> [Problem description] Find every line in the items below that contains the word "blurred", and copy each one out in full.

>> Start

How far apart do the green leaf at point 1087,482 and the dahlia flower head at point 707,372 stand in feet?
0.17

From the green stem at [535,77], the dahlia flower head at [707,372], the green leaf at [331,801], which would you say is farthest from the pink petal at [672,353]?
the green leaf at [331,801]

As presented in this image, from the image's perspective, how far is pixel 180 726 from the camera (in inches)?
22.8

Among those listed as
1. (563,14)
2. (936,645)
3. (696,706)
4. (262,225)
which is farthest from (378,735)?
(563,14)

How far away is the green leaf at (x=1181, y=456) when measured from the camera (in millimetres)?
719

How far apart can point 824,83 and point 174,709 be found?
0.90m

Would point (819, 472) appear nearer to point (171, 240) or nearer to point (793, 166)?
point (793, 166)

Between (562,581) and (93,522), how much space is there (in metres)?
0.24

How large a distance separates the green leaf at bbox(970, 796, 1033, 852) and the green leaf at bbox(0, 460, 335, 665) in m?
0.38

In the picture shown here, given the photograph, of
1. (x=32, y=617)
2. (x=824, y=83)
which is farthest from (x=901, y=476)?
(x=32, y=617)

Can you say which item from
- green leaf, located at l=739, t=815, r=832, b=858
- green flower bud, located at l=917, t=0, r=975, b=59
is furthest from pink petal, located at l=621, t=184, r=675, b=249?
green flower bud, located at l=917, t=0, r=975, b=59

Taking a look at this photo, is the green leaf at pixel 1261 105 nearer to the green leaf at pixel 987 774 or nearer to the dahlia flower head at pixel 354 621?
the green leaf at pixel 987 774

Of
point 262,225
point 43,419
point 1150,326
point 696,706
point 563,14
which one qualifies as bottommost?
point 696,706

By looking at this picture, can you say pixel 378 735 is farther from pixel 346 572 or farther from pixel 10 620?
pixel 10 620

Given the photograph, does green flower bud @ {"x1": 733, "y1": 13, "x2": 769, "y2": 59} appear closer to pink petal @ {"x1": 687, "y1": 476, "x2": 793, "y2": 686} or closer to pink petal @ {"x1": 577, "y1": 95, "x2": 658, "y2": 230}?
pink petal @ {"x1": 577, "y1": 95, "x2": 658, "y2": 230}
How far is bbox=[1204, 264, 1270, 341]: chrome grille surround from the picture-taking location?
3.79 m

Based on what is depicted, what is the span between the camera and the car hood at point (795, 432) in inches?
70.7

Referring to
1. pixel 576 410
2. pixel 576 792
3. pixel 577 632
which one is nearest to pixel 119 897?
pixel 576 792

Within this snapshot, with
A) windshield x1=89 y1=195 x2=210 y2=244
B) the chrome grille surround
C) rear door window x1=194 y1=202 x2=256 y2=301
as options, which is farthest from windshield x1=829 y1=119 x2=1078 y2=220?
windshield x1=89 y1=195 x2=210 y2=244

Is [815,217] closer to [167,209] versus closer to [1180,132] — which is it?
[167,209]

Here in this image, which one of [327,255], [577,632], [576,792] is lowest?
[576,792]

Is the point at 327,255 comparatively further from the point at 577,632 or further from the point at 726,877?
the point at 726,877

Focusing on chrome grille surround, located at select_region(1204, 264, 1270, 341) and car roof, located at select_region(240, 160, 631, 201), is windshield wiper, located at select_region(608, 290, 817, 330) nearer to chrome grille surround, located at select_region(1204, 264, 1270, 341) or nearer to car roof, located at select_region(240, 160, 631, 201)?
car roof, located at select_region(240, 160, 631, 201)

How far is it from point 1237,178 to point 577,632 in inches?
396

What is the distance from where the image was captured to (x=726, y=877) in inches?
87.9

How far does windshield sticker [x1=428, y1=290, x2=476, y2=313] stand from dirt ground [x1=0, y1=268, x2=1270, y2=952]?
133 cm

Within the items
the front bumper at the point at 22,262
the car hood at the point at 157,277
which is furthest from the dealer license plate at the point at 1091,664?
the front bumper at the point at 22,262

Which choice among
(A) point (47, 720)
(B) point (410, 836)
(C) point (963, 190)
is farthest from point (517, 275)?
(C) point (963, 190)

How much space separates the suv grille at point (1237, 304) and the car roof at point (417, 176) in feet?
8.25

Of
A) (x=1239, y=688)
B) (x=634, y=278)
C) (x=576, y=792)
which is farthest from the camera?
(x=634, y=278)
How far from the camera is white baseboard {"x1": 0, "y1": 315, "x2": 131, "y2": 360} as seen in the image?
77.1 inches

>> End
>> Start

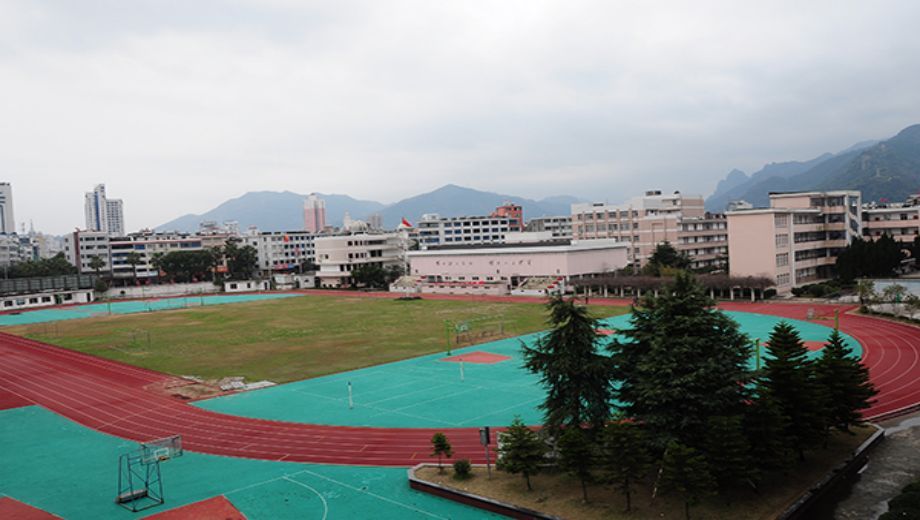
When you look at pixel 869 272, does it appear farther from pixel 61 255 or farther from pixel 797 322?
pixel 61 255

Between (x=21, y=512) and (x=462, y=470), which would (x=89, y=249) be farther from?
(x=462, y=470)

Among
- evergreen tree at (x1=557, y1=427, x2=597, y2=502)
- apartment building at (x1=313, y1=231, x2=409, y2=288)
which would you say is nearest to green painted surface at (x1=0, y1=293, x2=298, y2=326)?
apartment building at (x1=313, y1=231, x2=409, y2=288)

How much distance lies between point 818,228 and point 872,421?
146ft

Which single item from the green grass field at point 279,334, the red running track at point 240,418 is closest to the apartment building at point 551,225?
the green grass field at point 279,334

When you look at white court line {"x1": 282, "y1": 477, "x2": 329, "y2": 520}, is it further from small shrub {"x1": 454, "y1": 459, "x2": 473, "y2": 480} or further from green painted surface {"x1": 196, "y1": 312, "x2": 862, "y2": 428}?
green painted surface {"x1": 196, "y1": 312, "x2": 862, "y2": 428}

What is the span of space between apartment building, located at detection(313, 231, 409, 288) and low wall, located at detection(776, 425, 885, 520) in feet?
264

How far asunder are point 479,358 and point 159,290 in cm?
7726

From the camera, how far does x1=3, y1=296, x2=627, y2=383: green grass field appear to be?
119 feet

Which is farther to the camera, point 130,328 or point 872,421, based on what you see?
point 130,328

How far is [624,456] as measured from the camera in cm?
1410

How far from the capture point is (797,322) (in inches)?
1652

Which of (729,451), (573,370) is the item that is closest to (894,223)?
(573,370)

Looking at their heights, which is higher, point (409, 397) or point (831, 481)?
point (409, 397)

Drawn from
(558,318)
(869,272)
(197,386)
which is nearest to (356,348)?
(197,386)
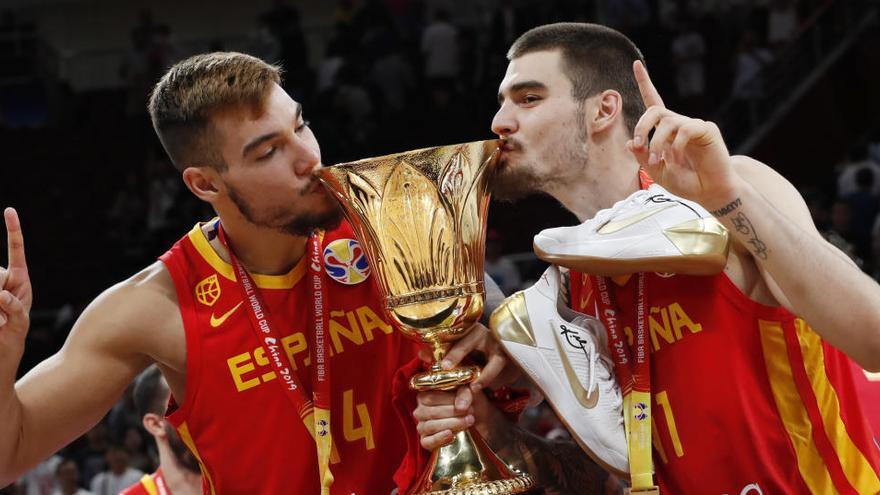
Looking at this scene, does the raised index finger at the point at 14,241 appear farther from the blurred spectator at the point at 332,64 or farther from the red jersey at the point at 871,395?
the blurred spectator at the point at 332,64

>> End

> [Result of the exercise]
Looking at this scene, does the raised index finger at the point at 14,241 appear farther from the blurred spectator at the point at 332,64 or farther from the red jersey at the point at 871,395?
the blurred spectator at the point at 332,64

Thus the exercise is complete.